==== Passage to read ====
Implications did not extend to the proverbial “greater national interest,” as is the case with so many decisions in Pakistan. Rather it was a matter of mutual personal and party interests. And so the decision came quickly.
The election commission says there are 216 registered political parties in Pakistan, while there are so far just 171 electoral symbols available. Many independent candidates will need their own symbols.
Symbols are used in elections in many countries to help illiterate voters distinguish among parties or even individual candidates. Such images, used for years in Pakistan, accompany campaign materials and must appear alongside the names of the respective individuals or groups on the ballots.
General elections are expected in April or May, and some parties have objected to the presence of certain symbols on the ballot.
The Pakistan Muslim League Nawaz (PML-N), the country’s second-largest party and an early favorite ahead of the contest, has objected to the assignment of a cat as the symbol for any party or independent candidate. The PML-N’s own symbol is a lion, and some party leaders are of the view that the resemblance between the cat and the lion might adversely affect their showing. Illiterate voters who frequently pay special attention to kinship, clans, feudalism, or khanism, their argument goes, might cast votes for the wrong cat.
Another, arguably more serious, case is that of the book. That was the symbol of the six-party religious alliance Muttahidda Majlis-e-Amal (MMA) in the 2002 general elections. But since that religious alliance disintegrated in 2007, the book was assigned to the Jamiat Ulema-e-Islam (JUI-F) party for the 2008 polls.
Both in 2002 and again in 2008, leaders of nonreligious parties complained that their religious rivals were presenting the book as a Koran to attract voters in the name of Islam. So they have filed an objection with the Election Commission of Pakistan this time to remove it from the list.
There have been suggestions that the book should appear unfolded, with English letters on its pages. That would presumably prevent religious parties from propagating their election symbol as holy because, opponents suggest, even the illiterate in Pakistan know very well that the language of the Koran is Arabic and not English.
So what’s left for the hard-line Jaamat-e-Islami party? Since it boycotted the 2008 general elections, the image of the book was assigned to its erstwhile coalition partner, Jamiat Ulema-e-Islam. Looking for a similarly desirable symbol, Jamat-e-Islami’s leaders have applied with the election commission to be represented by a set of scales.
Of course, scales are widely regarded as a symbol of justice, and Pakistan is no exception. That’s why the Pakistan Tehreek-e-Insaaf (PTI), or Justice Party, of cricketer-turned-politician Imran Khan also wants its symbol to be a set of scales. Global cricket icon-turned-politician Khan’s electoral symbol was previously a cricket bat.
That brings us to the most despised symbol, the lota, or vessel. In olden days, lotas were made of clay and used mostly in mosques for ablutions. With modernity creeping into religious places, however, the clay lotas have largely been replaced with metal or plastic pitchers. Although hand and electrical pumps have now considerably reduced the use of lotas for ablutions in urban areas, they are still widely used in village purification rituals.
====
→ Problem to work on
Answer these from the passage on Pakistan's electoral symbols:
(a) According to the election commission, how many political parties are registered in Pakistan, and how many electoral symbols are available so far?
(b) What is the PML-N's own symbol?
(c) What was Imran Khan's electoral symbol previously?
==== Material provided ====
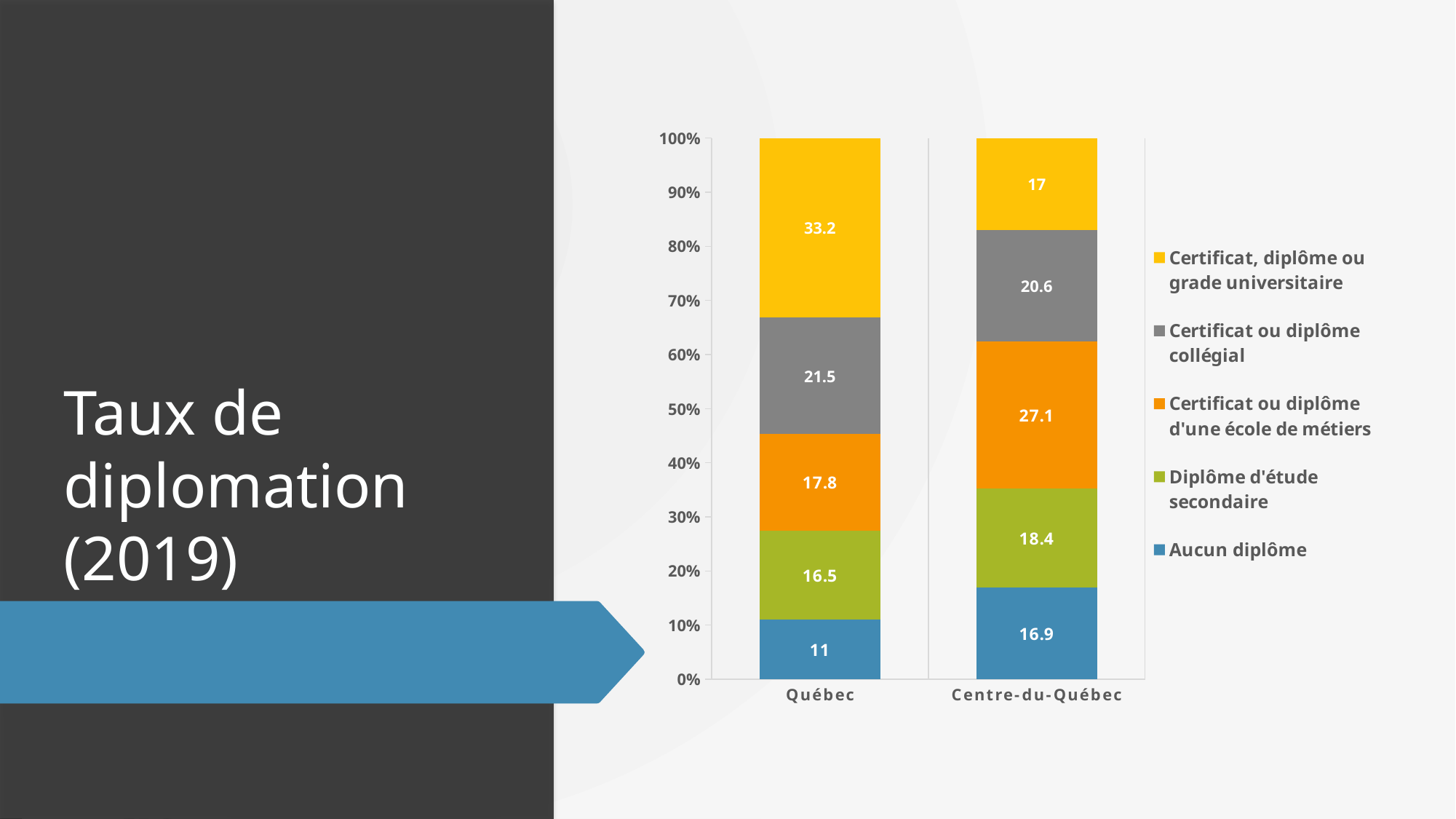
What is the value for "Certificat, diplôme ou grade universitaire" in Québec? 33.2 How many categories are shown on the x axis? 2 What is the title of the slide? Taux de diplomation (2019) What is the value for "Aucun diplôme" in Québec? 11 Which region has the larger value for "Diplôme d'étude secondaire", Québec or Centre-du-Québec? Centre-du-Québec What is the value for "Certificat ou diplôme d'une école de métiers" in Centre-du-Québec? 27.1 Which series has the smallest value in the Centre-du-Québec bar? Aucun diplôme How many series does the legend list? 5 What is the value for "Certificat ou diplôme collégial" in Centre-du-Québec? 20.6 Which series has the largest value in the Québec bar? Certificat, diplôme ou grade universitaire What is the difference between the "Certificat, diplôme ou grade universitaire" values for Québec and Centre-du-Québec? 16.2 What kind of chart is shown on the slide? Stacked bar chart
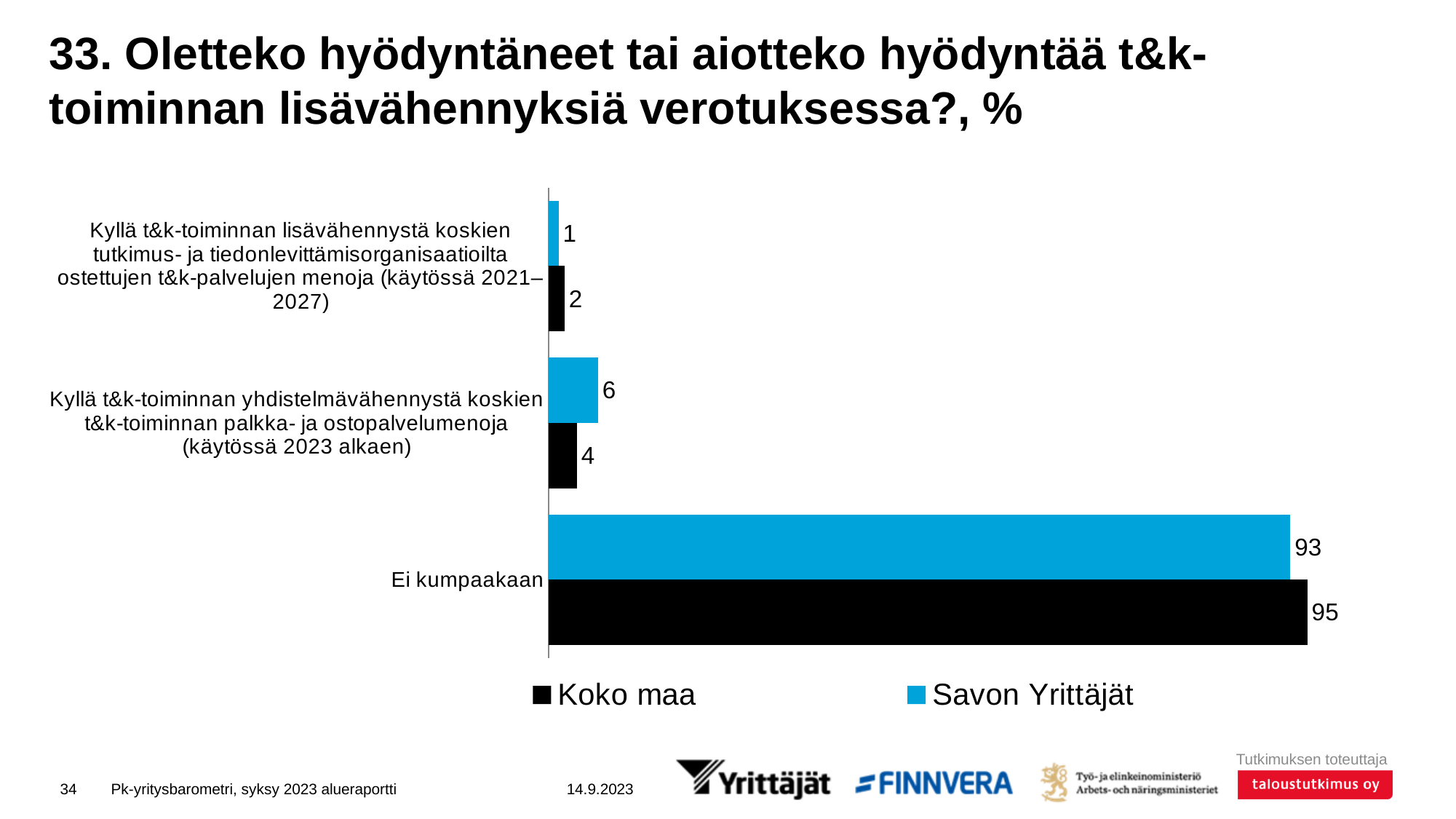
Which colour represents Savon Yrittäjät in the chart? Blue How many categories are shown on the chart? 3 Which category has the lowest value for Savon Yrittäjät? Kyllä t&k-toiminnan lisävähennystä koskien tutkimus- ja tiedonlevittämisorganisaatioilta ostettujen t&k-palvelujen menoja (käytössä 2021–2027) What kind of chart is shown on the slide? Bar chart What is the value for Koko maa for the category "Kyllä t&k-toiminnan yhdistelmävähennystä koskien t&k-toiminnan palkka- ja ostopalvelumenoja (käytössä 2023 alkaen)"? 4 For the category "Kyllä t&k-toiminnan yhdistelmävähennystä koskien t&k-toiminnan palkka- ja ostopalvelumenoja (käytössä 2023 alkaen)", which series has the larger value, Koko maa or Savon Yrittäjät? Savon Yrittäjät What is the difference between the Koko maa and Savon Yrittäjät values for "Ei kumpaakaan"? 2 What is the value for Savon Yrittäjät for the category "Kyllä t&k-toiminnan lisävähennystä koskien tutkimus- ja tiedonlevittämisorganisaatioilta ostettujen t&k-palvelujen menoja (käytössä 2021–2027)"? 1 What is the value for "Ei kumpaakaan" for Savon Yrittäjät? 93 How many series does the legend list? 2 What is the value for "Ei kumpaakaan" for Koko maa? 95 Which category has the highest value for Koko maa? Ei kumpaakaan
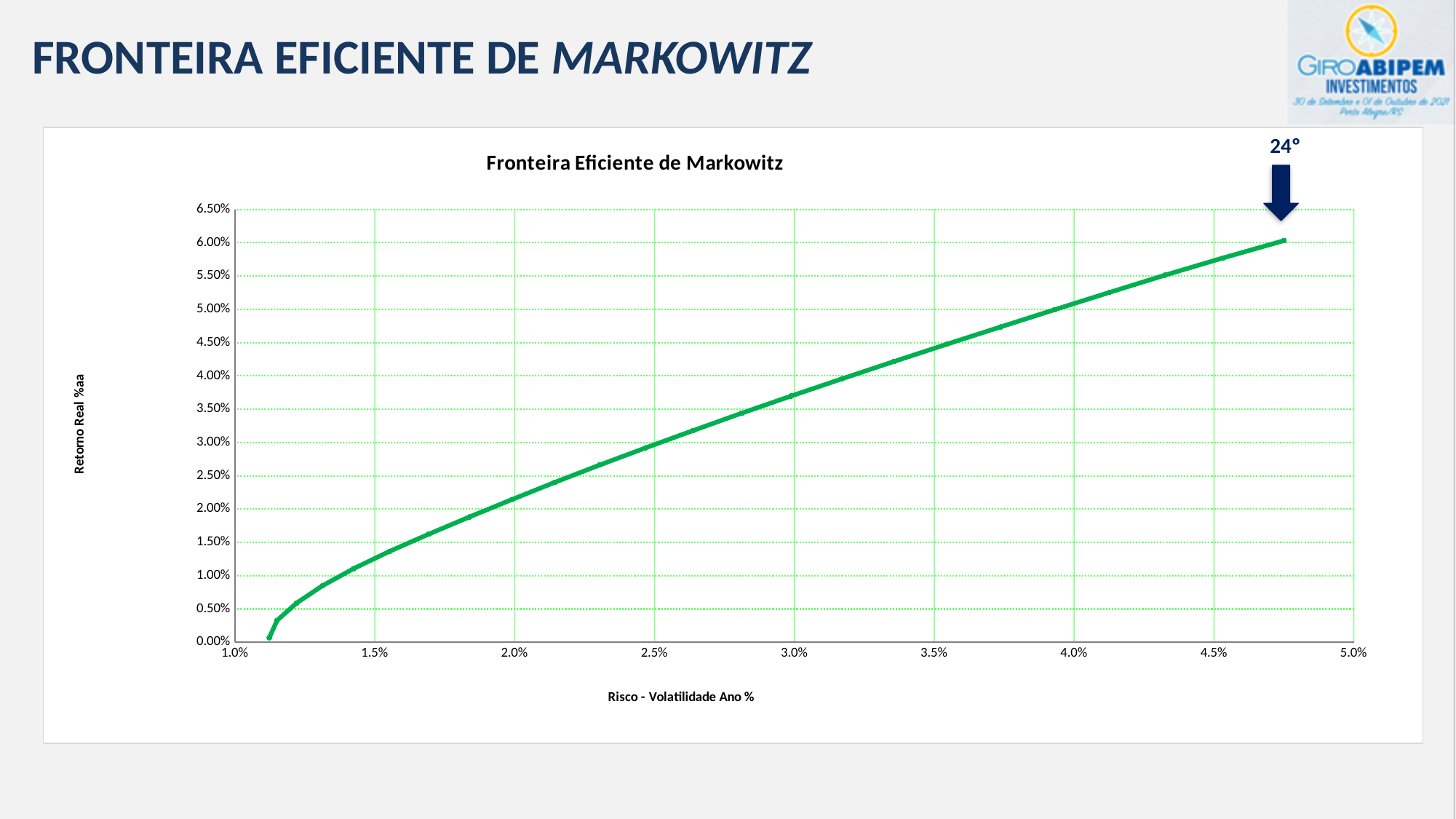
Is the return at a risk of 2.5% greater or less than 3.50%? less What kind of chart is shown on the slide? line chart What is the maximum value shown on the x axis of the chart? 5.0% Does the return (Retorno Real %aa) rise or fall as risk (volatility) increases along the x axis? rise Is the highest return reached by the curve greater or less than 6.50%? less What is the title of the chart? Fronteira Eficiente de Markowitz Is the return at a risk of 1.5% greater or less than 2.00%? less What is the label of the x axis of the chart? Risco - Volatilidade Ano %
====
→ Task result
(a) 216 registered parties and 171 available symbols.
(b) A lion.
(c) A cricket bat.